---------- Listed entries
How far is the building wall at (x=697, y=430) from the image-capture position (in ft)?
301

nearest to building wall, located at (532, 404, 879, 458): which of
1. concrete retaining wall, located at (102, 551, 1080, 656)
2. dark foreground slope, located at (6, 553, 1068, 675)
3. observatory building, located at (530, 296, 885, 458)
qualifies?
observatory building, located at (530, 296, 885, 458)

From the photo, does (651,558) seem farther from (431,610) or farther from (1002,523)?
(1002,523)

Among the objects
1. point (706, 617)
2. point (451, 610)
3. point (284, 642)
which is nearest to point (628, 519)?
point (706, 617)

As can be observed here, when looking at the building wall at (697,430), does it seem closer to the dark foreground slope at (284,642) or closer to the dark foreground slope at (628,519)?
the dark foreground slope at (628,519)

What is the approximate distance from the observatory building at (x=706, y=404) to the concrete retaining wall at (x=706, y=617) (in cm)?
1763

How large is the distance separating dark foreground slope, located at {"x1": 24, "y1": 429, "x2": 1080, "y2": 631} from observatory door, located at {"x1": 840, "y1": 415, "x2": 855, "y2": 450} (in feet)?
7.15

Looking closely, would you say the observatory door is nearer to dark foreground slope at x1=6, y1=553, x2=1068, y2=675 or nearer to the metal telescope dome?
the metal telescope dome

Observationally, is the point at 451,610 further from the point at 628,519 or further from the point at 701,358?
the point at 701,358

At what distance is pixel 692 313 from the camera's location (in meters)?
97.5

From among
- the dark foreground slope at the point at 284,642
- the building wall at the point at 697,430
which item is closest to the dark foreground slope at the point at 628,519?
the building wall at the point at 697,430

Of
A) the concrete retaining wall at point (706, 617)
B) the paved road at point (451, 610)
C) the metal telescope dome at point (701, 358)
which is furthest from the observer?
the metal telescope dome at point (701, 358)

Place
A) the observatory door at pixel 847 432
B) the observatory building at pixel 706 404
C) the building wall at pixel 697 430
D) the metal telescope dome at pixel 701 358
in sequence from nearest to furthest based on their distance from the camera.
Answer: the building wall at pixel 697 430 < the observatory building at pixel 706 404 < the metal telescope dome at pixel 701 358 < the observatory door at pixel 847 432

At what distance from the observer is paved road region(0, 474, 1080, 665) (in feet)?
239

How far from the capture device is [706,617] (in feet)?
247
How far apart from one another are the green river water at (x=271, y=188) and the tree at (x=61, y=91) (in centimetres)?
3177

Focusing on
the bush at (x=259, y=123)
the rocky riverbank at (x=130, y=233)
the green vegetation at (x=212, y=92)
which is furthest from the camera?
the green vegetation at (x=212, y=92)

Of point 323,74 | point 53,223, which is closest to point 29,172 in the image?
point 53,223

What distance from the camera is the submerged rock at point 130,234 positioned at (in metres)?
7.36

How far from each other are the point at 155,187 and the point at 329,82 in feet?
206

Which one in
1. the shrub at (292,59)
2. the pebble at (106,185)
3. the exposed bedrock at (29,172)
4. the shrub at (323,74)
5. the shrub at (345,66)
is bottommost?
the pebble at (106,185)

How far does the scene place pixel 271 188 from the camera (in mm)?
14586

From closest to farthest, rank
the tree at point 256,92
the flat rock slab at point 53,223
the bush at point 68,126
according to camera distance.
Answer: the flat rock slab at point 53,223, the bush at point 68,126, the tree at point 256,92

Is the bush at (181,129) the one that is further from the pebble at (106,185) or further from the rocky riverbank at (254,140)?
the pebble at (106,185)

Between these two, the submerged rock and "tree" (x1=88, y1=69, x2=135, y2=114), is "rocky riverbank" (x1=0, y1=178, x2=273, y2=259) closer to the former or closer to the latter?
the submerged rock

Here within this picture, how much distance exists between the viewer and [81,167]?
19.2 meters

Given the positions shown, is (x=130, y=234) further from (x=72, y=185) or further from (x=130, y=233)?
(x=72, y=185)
--------------------
### Aim
Arrange all of the items above as one numbered list, dropping the blank lines.

### Exercise result
1. How far is the building wall at (x=697, y=430) from the image-capture position (in ft)?
2. 301
3. nearest to building wall, located at (532, 404, 879, 458): which of
4. 1. concrete retaining wall, located at (102, 551, 1080, 656)
5. 2. dark foreground slope, located at (6, 553, 1068, 675)
6. 3. observatory building, located at (530, 296, 885, 458)
7. qualifies?
8. observatory building, located at (530, 296, 885, 458)
9. From the photo, does (651,558) seem farther from (431,610) or farther from (1002,523)?
10. (1002,523)
11. Among the objects
12. 1. point (706, 617)
13. 2. point (451, 610)
14. 3. point (284, 642)
15. which is nearest to point (628, 519)?
16. point (706, 617)
17. As can be observed here, when looking at the building wall at (697,430), does it seem closer to the dark foreground slope at (284,642) or closer to the dark foreground slope at (628,519)?
18. the dark foreground slope at (628,519)
19. What is the approximate distance from the observatory building at (x=706, y=404) to the concrete retaining wall at (x=706, y=617) (in cm)?
20. 1763
21. How large is the distance separating dark foreground slope, located at {"x1": 24, "y1": 429, "x2": 1080, "y2": 631} from observatory door, located at {"x1": 840, "y1": 415, "x2": 855, "y2": 450} (in feet)?
22. 7.15
23. Looking closely, would you say the observatory door is nearer to dark foreground slope at x1=6, y1=553, x2=1068, y2=675 or nearer to the metal telescope dome?
24. the metal telescope dome
25. Observationally, is the point at 451,610 further from the point at 628,519 or further from the point at 701,358?
26. the point at 701,358
27. At what distance is pixel 692 313 from the camera's location (in meters)?
28. 97.5
29. From among
30. - the dark foreground slope at the point at 284,642
31. - the building wall at the point at 697,430
32. which item is closest to the dark foreground slope at the point at 628,519?
33. the building wall at the point at 697,430
34. Of
35. A) the concrete retaining wall at point (706, 617)
36. B) the paved road at point (451, 610)
37. C) the metal telescope dome at point (701, 358)
38. which is furthest from the observer?
39. the metal telescope dome at point (701, 358)
40. Place
41. A) the observatory door at pixel 847 432
42. B) the observatory building at pixel 706 404
43. C) the building wall at pixel 697 430
44. D) the metal telescope dome at pixel 701 358
45. in sequence from nearest to furthest based on their distance from the camera.
46. Answer: the building wall at pixel 697 430 < the observatory building at pixel 706 404 < the metal telescope dome at pixel 701 358 < the observatory door at pixel 847 432
47. At what distance from the observer is paved road region(0, 474, 1080, 665) (in feet)?
48. 239
49. How far from the capture device is [706,617] (in feet)?
50. 247
51. How far apart from one another are the green river water at (x=271, y=188) and the tree at (x=61, y=91) (in centimetres)?
52. 3177
53. Focusing on
54. the bush at (x=259, y=123)
55. the rocky riverbank at (x=130, y=233)
56. the green vegetation at (x=212, y=92)
57. which is furthest from the camera?
58. the green vegetation at (x=212, y=92)
59. Of point 323,74 | point 53,223, which is closest to point 29,172 in the image?
60. point 53,223
61. What distance from the camera is the submerged rock at point 130,234 positioned at (in metres)?
62. 7.36
63. How far from each other are the point at 155,187 and the point at 329,82 in feet?
64. 206
65. Which one in
66. 1. the shrub at (292,59)
67. 2. the pebble at (106,185)
68. 3. the exposed bedrock at (29,172)
69. 4. the shrub at (323,74)
70. 5. the shrub at (345,66)
71. is bottommost?
72. the pebble at (106,185)
73. How far does the scene place pixel 271 188 from the camera (in mm)?
74. 14586
75. From closest to farthest, rank
76. the tree at point 256,92
77. the flat rock slab at point 53,223
78. the bush at point 68,126
79. according to camera distance.
80. Answer: the flat rock slab at point 53,223, the bush at point 68,126, the tree at point 256,92
81. Is the bush at (181,129) the one that is further from the pebble at (106,185) or further from the rocky riverbank at (254,140)?
82. the pebble at (106,185)
83. Between these two, the submerged rock and "tree" (x1=88, y1=69, x2=135, y2=114), is "rocky riverbank" (x1=0, y1=178, x2=273, y2=259) closer to the former or closer to the latter?
84. the submerged rock
85. Here within this picture, how much distance exists between the viewer and [81,167]?
86. 19.2 meters
87. Given the positions shown, is (x=130, y=234) further from (x=72, y=185) or further from (x=130, y=233)?
88. (x=72, y=185)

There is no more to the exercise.